Por hacer.
1. Pasa al inglés esta oración del texto sobre la polémica de la canción de Mecano: "Ana ha pedido respeto al arte y a la creación libre."
2. En el texto sobre la polémica de la canción de Mecano, ¿qué palabra usó la cantante de OT en lugar de "mariconez"?
3. Prosigue el texto sobre la polémica de la canción de Mecano a partir de su última oración.

El bizantinismo
vuelve a estar de moda. Se atizan grandes controversias culturales por una
palabra, como ocurrió hace su buena docena de siglos con el “filioque” que los
teólogos próximos al papado introdujeron en el símbolo de la fe, y que fue causa
de inquina implacable por parte de las iglesias orientales, y en definitiva de su
escisión o cisma.
¿Tanta importancia
tenía?, nos preguntamos ahora que han pasado los siglos sin que la tierra se
abra, ni los ríos remonten desde la mar hacia sus fuentes, ni nazcan (más que
de cuando en cuando) monstruos de dos cabezas, ni aparezcan ultimátum divinos misteriosamente
escritos en las paredes de los palacios en mitad de festines de baltasares.
La misma controversia
virulenta vuelve a suscitarse, sin embargo, porque una cantante de OT
(Operación Triunfo) decidió (ya ha rectificado) interpretar una canción antigua
de Mecano cambiando la palabra “mariconez”, que considera ofensiva para un
colectivo social merecedor de respeto, por “gilipollez”. Las almas de cántaro,
razonaba la artista, son incluso bastante más numerosas que todo el colectivo LGTBi,
pero, dada su idiosincrasia peculiar, es difícil que se sientan ofendidas por esa
mención expresa a sus derrapes neuronales.
Quien se ha sentido
ofendida, sin embargo, ha sido Ana Torroja, difícilmente relacionable con el prolífico
gremio de los/las gilipollas, pero sí antigua vocalista del grupo Mecano, y
ahora miembro del jurado de OT. Ana ha pedido respeto al arte y a la creación
libre. La letra de una canción pop es sagrada, no se puede variar a voluntad.

Entradas recibidas.

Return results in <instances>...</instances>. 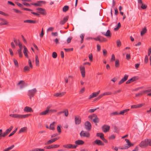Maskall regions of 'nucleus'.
<instances>
[{
    "label": "nucleus",
    "instance_id": "nucleus-18",
    "mask_svg": "<svg viewBox=\"0 0 151 151\" xmlns=\"http://www.w3.org/2000/svg\"><path fill=\"white\" fill-rule=\"evenodd\" d=\"M9 116L14 118L21 119V114H11Z\"/></svg>",
    "mask_w": 151,
    "mask_h": 151
},
{
    "label": "nucleus",
    "instance_id": "nucleus-54",
    "mask_svg": "<svg viewBox=\"0 0 151 151\" xmlns=\"http://www.w3.org/2000/svg\"><path fill=\"white\" fill-rule=\"evenodd\" d=\"M121 27V24L120 22H119L118 24H117V27L115 28H114V30L115 31H116L117 30H118L119 28L120 27Z\"/></svg>",
    "mask_w": 151,
    "mask_h": 151
},
{
    "label": "nucleus",
    "instance_id": "nucleus-21",
    "mask_svg": "<svg viewBox=\"0 0 151 151\" xmlns=\"http://www.w3.org/2000/svg\"><path fill=\"white\" fill-rule=\"evenodd\" d=\"M59 138V137H58L51 139L50 140L47 141V143H45V145H49L57 140Z\"/></svg>",
    "mask_w": 151,
    "mask_h": 151
},
{
    "label": "nucleus",
    "instance_id": "nucleus-12",
    "mask_svg": "<svg viewBox=\"0 0 151 151\" xmlns=\"http://www.w3.org/2000/svg\"><path fill=\"white\" fill-rule=\"evenodd\" d=\"M80 68L82 76L84 78L85 76V67L83 66H81L80 67Z\"/></svg>",
    "mask_w": 151,
    "mask_h": 151
},
{
    "label": "nucleus",
    "instance_id": "nucleus-46",
    "mask_svg": "<svg viewBox=\"0 0 151 151\" xmlns=\"http://www.w3.org/2000/svg\"><path fill=\"white\" fill-rule=\"evenodd\" d=\"M17 129V128H16L14 131H13L12 133H11L9 134V137H10L12 136L13 135H14L15 133V132H16Z\"/></svg>",
    "mask_w": 151,
    "mask_h": 151
},
{
    "label": "nucleus",
    "instance_id": "nucleus-57",
    "mask_svg": "<svg viewBox=\"0 0 151 151\" xmlns=\"http://www.w3.org/2000/svg\"><path fill=\"white\" fill-rule=\"evenodd\" d=\"M115 136L114 134L111 135L109 137V139L110 140H112L115 138Z\"/></svg>",
    "mask_w": 151,
    "mask_h": 151
},
{
    "label": "nucleus",
    "instance_id": "nucleus-53",
    "mask_svg": "<svg viewBox=\"0 0 151 151\" xmlns=\"http://www.w3.org/2000/svg\"><path fill=\"white\" fill-rule=\"evenodd\" d=\"M146 140H147V146L148 145L149 146H150L151 145V139H146Z\"/></svg>",
    "mask_w": 151,
    "mask_h": 151
},
{
    "label": "nucleus",
    "instance_id": "nucleus-31",
    "mask_svg": "<svg viewBox=\"0 0 151 151\" xmlns=\"http://www.w3.org/2000/svg\"><path fill=\"white\" fill-rule=\"evenodd\" d=\"M135 80V77H132L131 78L128 80L126 82V84L130 83L131 82H133Z\"/></svg>",
    "mask_w": 151,
    "mask_h": 151
},
{
    "label": "nucleus",
    "instance_id": "nucleus-42",
    "mask_svg": "<svg viewBox=\"0 0 151 151\" xmlns=\"http://www.w3.org/2000/svg\"><path fill=\"white\" fill-rule=\"evenodd\" d=\"M113 128L114 131L116 132H118L119 131V128L117 127L115 125L114 126Z\"/></svg>",
    "mask_w": 151,
    "mask_h": 151
},
{
    "label": "nucleus",
    "instance_id": "nucleus-32",
    "mask_svg": "<svg viewBox=\"0 0 151 151\" xmlns=\"http://www.w3.org/2000/svg\"><path fill=\"white\" fill-rule=\"evenodd\" d=\"M96 136L100 137L101 139L104 137V134L102 133H97L96 134Z\"/></svg>",
    "mask_w": 151,
    "mask_h": 151
},
{
    "label": "nucleus",
    "instance_id": "nucleus-60",
    "mask_svg": "<svg viewBox=\"0 0 151 151\" xmlns=\"http://www.w3.org/2000/svg\"><path fill=\"white\" fill-rule=\"evenodd\" d=\"M15 4H17L19 6V7L22 8H23L22 7L23 6L20 3L18 2H15Z\"/></svg>",
    "mask_w": 151,
    "mask_h": 151
},
{
    "label": "nucleus",
    "instance_id": "nucleus-22",
    "mask_svg": "<svg viewBox=\"0 0 151 151\" xmlns=\"http://www.w3.org/2000/svg\"><path fill=\"white\" fill-rule=\"evenodd\" d=\"M37 22L36 21L32 20H26L24 21V23H27L30 24H35Z\"/></svg>",
    "mask_w": 151,
    "mask_h": 151
},
{
    "label": "nucleus",
    "instance_id": "nucleus-37",
    "mask_svg": "<svg viewBox=\"0 0 151 151\" xmlns=\"http://www.w3.org/2000/svg\"><path fill=\"white\" fill-rule=\"evenodd\" d=\"M18 41H19L18 44V45L19 46V49L18 50H22V49H23V47L22 45V44L19 41V40Z\"/></svg>",
    "mask_w": 151,
    "mask_h": 151
},
{
    "label": "nucleus",
    "instance_id": "nucleus-20",
    "mask_svg": "<svg viewBox=\"0 0 151 151\" xmlns=\"http://www.w3.org/2000/svg\"><path fill=\"white\" fill-rule=\"evenodd\" d=\"M68 18L69 17L68 16H67L65 17H64L63 19L62 20H61L60 22V24H64L67 21Z\"/></svg>",
    "mask_w": 151,
    "mask_h": 151
},
{
    "label": "nucleus",
    "instance_id": "nucleus-27",
    "mask_svg": "<svg viewBox=\"0 0 151 151\" xmlns=\"http://www.w3.org/2000/svg\"><path fill=\"white\" fill-rule=\"evenodd\" d=\"M27 128L26 127H24L21 128L19 131V133H21L25 132L27 130Z\"/></svg>",
    "mask_w": 151,
    "mask_h": 151
},
{
    "label": "nucleus",
    "instance_id": "nucleus-13",
    "mask_svg": "<svg viewBox=\"0 0 151 151\" xmlns=\"http://www.w3.org/2000/svg\"><path fill=\"white\" fill-rule=\"evenodd\" d=\"M101 33L103 35H105L108 37H110L111 36V33L109 30H107L106 33L104 32H101Z\"/></svg>",
    "mask_w": 151,
    "mask_h": 151
},
{
    "label": "nucleus",
    "instance_id": "nucleus-5",
    "mask_svg": "<svg viewBox=\"0 0 151 151\" xmlns=\"http://www.w3.org/2000/svg\"><path fill=\"white\" fill-rule=\"evenodd\" d=\"M45 3L46 2L45 1H37L36 3H31V4L36 6H42V4H45Z\"/></svg>",
    "mask_w": 151,
    "mask_h": 151
},
{
    "label": "nucleus",
    "instance_id": "nucleus-11",
    "mask_svg": "<svg viewBox=\"0 0 151 151\" xmlns=\"http://www.w3.org/2000/svg\"><path fill=\"white\" fill-rule=\"evenodd\" d=\"M17 86L20 85V88L22 89L26 86V84L24 81H20L17 84Z\"/></svg>",
    "mask_w": 151,
    "mask_h": 151
},
{
    "label": "nucleus",
    "instance_id": "nucleus-3",
    "mask_svg": "<svg viewBox=\"0 0 151 151\" xmlns=\"http://www.w3.org/2000/svg\"><path fill=\"white\" fill-rule=\"evenodd\" d=\"M85 128L88 131H90L91 129L92 126L91 123L88 121H86L84 123Z\"/></svg>",
    "mask_w": 151,
    "mask_h": 151
},
{
    "label": "nucleus",
    "instance_id": "nucleus-39",
    "mask_svg": "<svg viewBox=\"0 0 151 151\" xmlns=\"http://www.w3.org/2000/svg\"><path fill=\"white\" fill-rule=\"evenodd\" d=\"M119 115V113L117 111H116L115 112H113L112 113H111L110 114V115L111 116H115L116 115Z\"/></svg>",
    "mask_w": 151,
    "mask_h": 151
},
{
    "label": "nucleus",
    "instance_id": "nucleus-36",
    "mask_svg": "<svg viewBox=\"0 0 151 151\" xmlns=\"http://www.w3.org/2000/svg\"><path fill=\"white\" fill-rule=\"evenodd\" d=\"M96 116H97L96 114H93L89 116H88V118H90L91 120H93V119L96 118Z\"/></svg>",
    "mask_w": 151,
    "mask_h": 151
},
{
    "label": "nucleus",
    "instance_id": "nucleus-30",
    "mask_svg": "<svg viewBox=\"0 0 151 151\" xmlns=\"http://www.w3.org/2000/svg\"><path fill=\"white\" fill-rule=\"evenodd\" d=\"M147 31V29H146V27H145L144 28L142 29L141 32V36H143V35Z\"/></svg>",
    "mask_w": 151,
    "mask_h": 151
},
{
    "label": "nucleus",
    "instance_id": "nucleus-1",
    "mask_svg": "<svg viewBox=\"0 0 151 151\" xmlns=\"http://www.w3.org/2000/svg\"><path fill=\"white\" fill-rule=\"evenodd\" d=\"M125 141L127 144L121 146L119 147V149L122 150L127 149L133 146L134 145V144H132L130 142L129 139H125Z\"/></svg>",
    "mask_w": 151,
    "mask_h": 151
},
{
    "label": "nucleus",
    "instance_id": "nucleus-29",
    "mask_svg": "<svg viewBox=\"0 0 151 151\" xmlns=\"http://www.w3.org/2000/svg\"><path fill=\"white\" fill-rule=\"evenodd\" d=\"M107 40L106 39L104 38L102 36H100V38H99V42H106L107 41Z\"/></svg>",
    "mask_w": 151,
    "mask_h": 151
},
{
    "label": "nucleus",
    "instance_id": "nucleus-4",
    "mask_svg": "<svg viewBox=\"0 0 151 151\" xmlns=\"http://www.w3.org/2000/svg\"><path fill=\"white\" fill-rule=\"evenodd\" d=\"M80 135L81 137H86L89 138L90 136V134L88 132H86L84 131H82L80 133Z\"/></svg>",
    "mask_w": 151,
    "mask_h": 151
},
{
    "label": "nucleus",
    "instance_id": "nucleus-64",
    "mask_svg": "<svg viewBox=\"0 0 151 151\" xmlns=\"http://www.w3.org/2000/svg\"><path fill=\"white\" fill-rule=\"evenodd\" d=\"M89 58L90 61H91L93 60V55L91 53L89 55Z\"/></svg>",
    "mask_w": 151,
    "mask_h": 151
},
{
    "label": "nucleus",
    "instance_id": "nucleus-6",
    "mask_svg": "<svg viewBox=\"0 0 151 151\" xmlns=\"http://www.w3.org/2000/svg\"><path fill=\"white\" fill-rule=\"evenodd\" d=\"M36 10L39 11L37 12L38 13H40V14L45 15L46 14V12L45 9L41 8L38 7L36 8Z\"/></svg>",
    "mask_w": 151,
    "mask_h": 151
},
{
    "label": "nucleus",
    "instance_id": "nucleus-55",
    "mask_svg": "<svg viewBox=\"0 0 151 151\" xmlns=\"http://www.w3.org/2000/svg\"><path fill=\"white\" fill-rule=\"evenodd\" d=\"M72 37H69L67 40V42L68 43H69L70 42L71 40L72 39Z\"/></svg>",
    "mask_w": 151,
    "mask_h": 151
},
{
    "label": "nucleus",
    "instance_id": "nucleus-61",
    "mask_svg": "<svg viewBox=\"0 0 151 151\" xmlns=\"http://www.w3.org/2000/svg\"><path fill=\"white\" fill-rule=\"evenodd\" d=\"M116 44L118 47H120L121 45V42L119 40H118L117 41Z\"/></svg>",
    "mask_w": 151,
    "mask_h": 151
},
{
    "label": "nucleus",
    "instance_id": "nucleus-49",
    "mask_svg": "<svg viewBox=\"0 0 151 151\" xmlns=\"http://www.w3.org/2000/svg\"><path fill=\"white\" fill-rule=\"evenodd\" d=\"M18 53L19 55V56L20 58L22 57L23 56L22 53V50H18Z\"/></svg>",
    "mask_w": 151,
    "mask_h": 151
},
{
    "label": "nucleus",
    "instance_id": "nucleus-9",
    "mask_svg": "<svg viewBox=\"0 0 151 151\" xmlns=\"http://www.w3.org/2000/svg\"><path fill=\"white\" fill-rule=\"evenodd\" d=\"M63 147L67 148L75 149L76 148L77 146L75 145L68 144L63 145Z\"/></svg>",
    "mask_w": 151,
    "mask_h": 151
},
{
    "label": "nucleus",
    "instance_id": "nucleus-56",
    "mask_svg": "<svg viewBox=\"0 0 151 151\" xmlns=\"http://www.w3.org/2000/svg\"><path fill=\"white\" fill-rule=\"evenodd\" d=\"M65 114V115L66 116H67L68 115V111L66 109L65 111H63V113Z\"/></svg>",
    "mask_w": 151,
    "mask_h": 151
},
{
    "label": "nucleus",
    "instance_id": "nucleus-48",
    "mask_svg": "<svg viewBox=\"0 0 151 151\" xmlns=\"http://www.w3.org/2000/svg\"><path fill=\"white\" fill-rule=\"evenodd\" d=\"M141 4V8L142 9H144L147 8V6L145 4H144L143 3H142V4Z\"/></svg>",
    "mask_w": 151,
    "mask_h": 151
},
{
    "label": "nucleus",
    "instance_id": "nucleus-14",
    "mask_svg": "<svg viewBox=\"0 0 151 151\" xmlns=\"http://www.w3.org/2000/svg\"><path fill=\"white\" fill-rule=\"evenodd\" d=\"M75 124H79L81 122V118L80 116H75Z\"/></svg>",
    "mask_w": 151,
    "mask_h": 151
},
{
    "label": "nucleus",
    "instance_id": "nucleus-51",
    "mask_svg": "<svg viewBox=\"0 0 151 151\" xmlns=\"http://www.w3.org/2000/svg\"><path fill=\"white\" fill-rule=\"evenodd\" d=\"M57 54L55 52H53L52 53V57L54 58H57Z\"/></svg>",
    "mask_w": 151,
    "mask_h": 151
},
{
    "label": "nucleus",
    "instance_id": "nucleus-17",
    "mask_svg": "<svg viewBox=\"0 0 151 151\" xmlns=\"http://www.w3.org/2000/svg\"><path fill=\"white\" fill-rule=\"evenodd\" d=\"M59 146V145H49L48 146L45 147L44 148L46 149H50L51 148H57Z\"/></svg>",
    "mask_w": 151,
    "mask_h": 151
},
{
    "label": "nucleus",
    "instance_id": "nucleus-2",
    "mask_svg": "<svg viewBox=\"0 0 151 151\" xmlns=\"http://www.w3.org/2000/svg\"><path fill=\"white\" fill-rule=\"evenodd\" d=\"M37 91L36 88H34L32 89L29 90L28 92V95L29 96V98L31 99L33 97Z\"/></svg>",
    "mask_w": 151,
    "mask_h": 151
},
{
    "label": "nucleus",
    "instance_id": "nucleus-38",
    "mask_svg": "<svg viewBox=\"0 0 151 151\" xmlns=\"http://www.w3.org/2000/svg\"><path fill=\"white\" fill-rule=\"evenodd\" d=\"M119 61L118 60L116 59L115 61V66L116 68L119 67Z\"/></svg>",
    "mask_w": 151,
    "mask_h": 151
},
{
    "label": "nucleus",
    "instance_id": "nucleus-25",
    "mask_svg": "<svg viewBox=\"0 0 151 151\" xmlns=\"http://www.w3.org/2000/svg\"><path fill=\"white\" fill-rule=\"evenodd\" d=\"M65 92H62L61 93L60 92L58 93H55L54 96L56 97H61L62 96H63L65 95Z\"/></svg>",
    "mask_w": 151,
    "mask_h": 151
},
{
    "label": "nucleus",
    "instance_id": "nucleus-44",
    "mask_svg": "<svg viewBox=\"0 0 151 151\" xmlns=\"http://www.w3.org/2000/svg\"><path fill=\"white\" fill-rule=\"evenodd\" d=\"M144 93L143 92V91H142L141 92L136 94L135 95V97H139L140 96L142 95Z\"/></svg>",
    "mask_w": 151,
    "mask_h": 151
},
{
    "label": "nucleus",
    "instance_id": "nucleus-59",
    "mask_svg": "<svg viewBox=\"0 0 151 151\" xmlns=\"http://www.w3.org/2000/svg\"><path fill=\"white\" fill-rule=\"evenodd\" d=\"M115 60V57L114 55V54H112L111 55V61H113Z\"/></svg>",
    "mask_w": 151,
    "mask_h": 151
},
{
    "label": "nucleus",
    "instance_id": "nucleus-23",
    "mask_svg": "<svg viewBox=\"0 0 151 151\" xmlns=\"http://www.w3.org/2000/svg\"><path fill=\"white\" fill-rule=\"evenodd\" d=\"M129 110V109H127L121 111L119 113V115H124L127 114V112Z\"/></svg>",
    "mask_w": 151,
    "mask_h": 151
},
{
    "label": "nucleus",
    "instance_id": "nucleus-16",
    "mask_svg": "<svg viewBox=\"0 0 151 151\" xmlns=\"http://www.w3.org/2000/svg\"><path fill=\"white\" fill-rule=\"evenodd\" d=\"M24 111L26 112H33V111L31 107L28 106H26L24 108Z\"/></svg>",
    "mask_w": 151,
    "mask_h": 151
},
{
    "label": "nucleus",
    "instance_id": "nucleus-28",
    "mask_svg": "<svg viewBox=\"0 0 151 151\" xmlns=\"http://www.w3.org/2000/svg\"><path fill=\"white\" fill-rule=\"evenodd\" d=\"M142 106H143V105L142 104L133 105H132L131 106V108H140V107H141Z\"/></svg>",
    "mask_w": 151,
    "mask_h": 151
},
{
    "label": "nucleus",
    "instance_id": "nucleus-43",
    "mask_svg": "<svg viewBox=\"0 0 151 151\" xmlns=\"http://www.w3.org/2000/svg\"><path fill=\"white\" fill-rule=\"evenodd\" d=\"M13 10L16 13L19 14H21L22 13L21 11L16 9H13Z\"/></svg>",
    "mask_w": 151,
    "mask_h": 151
},
{
    "label": "nucleus",
    "instance_id": "nucleus-26",
    "mask_svg": "<svg viewBox=\"0 0 151 151\" xmlns=\"http://www.w3.org/2000/svg\"><path fill=\"white\" fill-rule=\"evenodd\" d=\"M23 48H24V51H23V53H24V54L25 55V56L27 57H28V55H27V52H28V50L25 46H23Z\"/></svg>",
    "mask_w": 151,
    "mask_h": 151
},
{
    "label": "nucleus",
    "instance_id": "nucleus-40",
    "mask_svg": "<svg viewBox=\"0 0 151 151\" xmlns=\"http://www.w3.org/2000/svg\"><path fill=\"white\" fill-rule=\"evenodd\" d=\"M69 9V7L67 6H64L63 8V10L64 12H66Z\"/></svg>",
    "mask_w": 151,
    "mask_h": 151
},
{
    "label": "nucleus",
    "instance_id": "nucleus-47",
    "mask_svg": "<svg viewBox=\"0 0 151 151\" xmlns=\"http://www.w3.org/2000/svg\"><path fill=\"white\" fill-rule=\"evenodd\" d=\"M14 65L16 66V67H18L19 66V65H18V62L17 60L16 59H14Z\"/></svg>",
    "mask_w": 151,
    "mask_h": 151
},
{
    "label": "nucleus",
    "instance_id": "nucleus-8",
    "mask_svg": "<svg viewBox=\"0 0 151 151\" xmlns=\"http://www.w3.org/2000/svg\"><path fill=\"white\" fill-rule=\"evenodd\" d=\"M147 140L146 139L142 141L139 144V146L142 148H144L147 146Z\"/></svg>",
    "mask_w": 151,
    "mask_h": 151
},
{
    "label": "nucleus",
    "instance_id": "nucleus-63",
    "mask_svg": "<svg viewBox=\"0 0 151 151\" xmlns=\"http://www.w3.org/2000/svg\"><path fill=\"white\" fill-rule=\"evenodd\" d=\"M128 75H127L125 74L123 78H122L124 81H126L128 79Z\"/></svg>",
    "mask_w": 151,
    "mask_h": 151
},
{
    "label": "nucleus",
    "instance_id": "nucleus-15",
    "mask_svg": "<svg viewBox=\"0 0 151 151\" xmlns=\"http://www.w3.org/2000/svg\"><path fill=\"white\" fill-rule=\"evenodd\" d=\"M102 128L104 132H106L109 130L110 126L107 125H104L102 127Z\"/></svg>",
    "mask_w": 151,
    "mask_h": 151
},
{
    "label": "nucleus",
    "instance_id": "nucleus-33",
    "mask_svg": "<svg viewBox=\"0 0 151 151\" xmlns=\"http://www.w3.org/2000/svg\"><path fill=\"white\" fill-rule=\"evenodd\" d=\"M55 123V122H54L50 124V127H49V129L52 130H53L55 129L54 124Z\"/></svg>",
    "mask_w": 151,
    "mask_h": 151
},
{
    "label": "nucleus",
    "instance_id": "nucleus-45",
    "mask_svg": "<svg viewBox=\"0 0 151 151\" xmlns=\"http://www.w3.org/2000/svg\"><path fill=\"white\" fill-rule=\"evenodd\" d=\"M93 121L95 123H97L99 122V119L97 116H96V118L93 119Z\"/></svg>",
    "mask_w": 151,
    "mask_h": 151
},
{
    "label": "nucleus",
    "instance_id": "nucleus-58",
    "mask_svg": "<svg viewBox=\"0 0 151 151\" xmlns=\"http://www.w3.org/2000/svg\"><path fill=\"white\" fill-rule=\"evenodd\" d=\"M8 22L7 21H4L3 22L0 23V26L3 25H6L8 24Z\"/></svg>",
    "mask_w": 151,
    "mask_h": 151
},
{
    "label": "nucleus",
    "instance_id": "nucleus-24",
    "mask_svg": "<svg viewBox=\"0 0 151 151\" xmlns=\"http://www.w3.org/2000/svg\"><path fill=\"white\" fill-rule=\"evenodd\" d=\"M75 143L77 145H83L84 144V142L82 140H78L75 141Z\"/></svg>",
    "mask_w": 151,
    "mask_h": 151
},
{
    "label": "nucleus",
    "instance_id": "nucleus-50",
    "mask_svg": "<svg viewBox=\"0 0 151 151\" xmlns=\"http://www.w3.org/2000/svg\"><path fill=\"white\" fill-rule=\"evenodd\" d=\"M73 48H64V50L66 52H70V51H72L73 50Z\"/></svg>",
    "mask_w": 151,
    "mask_h": 151
},
{
    "label": "nucleus",
    "instance_id": "nucleus-10",
    "mask_svg": "<svg viewBox=\"0 0 151 151\" xmlns=\"http://www.w3.org/2000/svg\"><path fill=\"white\" fill-rule=\"evenodd\" d=\"M93 144L97 145H98L103 146L104 145V143L100 140L96 139L93 142Z\"/></svg>",
    "mask_w": 151,
    "mask_h": 151
},
{
    "label": "nucleus",
    "instance_id": "nucleus-52",
    "mask_svg": "<svg viewBox=\"0 0 151 151\" xmlns=\"http://www.w3.org/2000/svg\"><path fill=\"white\" fill-rule=\"evenodd\" d=\"M112 94V93L110 92H106L103 93V95L104 96L110 95Z\"/></svg>",
    "mask_w": 151,
    "mask_h": 151
},
{
    "label": "nucleus",
    "instance_id": "nucleus-34",
    "mask_svg": "<svg viewBox=\"0 0 151 151\" xmlns=\"http://www.w3.org/2000/svg\"><path fill=\"white\" fill-rule=\"evenodd\" d=\"M48 112L49 111L46 110L45 111H42L39 114V115H45L47 114Z\"/></svg>",
    "mask_w": 151,
    "mask_h": 151
},
{
    "label": "nucleus",
    "instance_id": "nucleus-41",
    "mask_svg": "<svg viewBox=\"0 0 151 151\" xmlns=\"http://www.w3.org/2000/svg\"><path fill=\"white\" fill-rule=\"evenodd\" d=\"M35 63L37 65L39 64V60L38 57L37 55H36L35 57Z\"/></svg>",
    "mask_w": 151,
    "mask_h": 151
},
{
    "label": "nucleus",
    "instance_id": "nucleus-19",
    "mask_svg": "<svg viewBox=\"0 0 151 151\" xmlns=\"http://www.w3.org/2000/svg\"><path fill=\"white\" fill-rule=\"evenodd\" d=\"M100 92V91H98L96 92H93L91 95L90 96V97L89 98V99H90L91 98L95 97Z\"/></svg>",
    "mask_w": 151,
    "mask_h": 151
},
{
    "label": "nucleus",
    "instance_id": "nucleus-35",
    "mask_svg": "<svg viewBox=\"0 0 151 151\" xmlns=\"http://www.w3.org/2000/svg\"><path fill=\"white\" fill-rule=\"evenodd\" d=\"M31 115L30 114H26L24 115L21 114V119H24L28 117L29 116Z\"/></svg>",
    "mask_w": 151,
    "mask_h": 151
},
{
    "label": "nucleus",
    "instance_id": "nucleus-62",
    "mask_svg": "<svg viewBox=\"0 0 151 151\" xmlns=\"http://www.w3.org/2000/svg\"><path fill=\"white\" fill-rule=\"evenodd\" d=\"M57 130L58 132L60 133L61 132L60 125H59L57 127Z\"/></svg>",
    "mask_w": 151,
    "mask_h": 151
},
{
    "label": "nucleus",
    "instance_id": "nucleus-7",
    "mask_svg": "<svg viewBox=\"0 0 151 151\" xmlns=\"http://www.w3.org/2000/svg\"><path fill=\"white\" fill-rule=\"evenodd\" d=\"M13 128V127L11 126L8 129H7L5 132L3 133L2 135H1L2 137H4L7 136L10 133Z\"/></svg>",
    "mask_w": 151,
    "mask_h": 151
}]
</instances>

Resultados.
1. Ana has asked for respect for art and for free creative expression.

2. "Gilipollez".

3.
En el estado de derecho hay normas precisas que velan por la propiedad
intelectual.
Mi padre se habría
sentido confuso ante la polémica. Los domingos por la mañana (entonces los
sábados se trabajaban), mientras se afeitaba en pijama a una hora apacible y tardía
respecto a los madrugones de los días laborables, entonaba a voz en cuello coplas
diversas, cuplés de moda y aires de zarzuelas. Era, sobre todo, un ejercicio de
individualidad, de autoafirmación, un “gracias a la vida”. Nada había que objetar,
y sus hijos no objetábamos nada; nos limitábamos a escucharle, y a abuchearle
si dejaba escapar demasiados gallos y falsas notas. Porque mi padre era un
cantor potente, pero en modo alguno afinado. Lo mismo me ocurre a mí, “para
obispo hay que nacer”, como he oído decir en tono filosófico a personas que
lamentaban mi irremisible falta de dotes para según qué.
El caso es que,
llevado en alas de la inspiración, que soplaba a gran potencia cuando veía
reflejada en el espejo su cara embadurnada de espuma de jabón, mi padre introducía
variantes heterodoxas en las letras de los cuplés. Así, en lugar de «El día que
nací yo, qué planeta reinaría», él cantaba «El día que nací yo, qué puñeta
pasaría». O en vez de «Qué faltita más grande tienen tus ojos / que en lugar de
mirarme, miran a otro», su versión era «… que uno mira pa’ un lado, y otro pa’
otro.»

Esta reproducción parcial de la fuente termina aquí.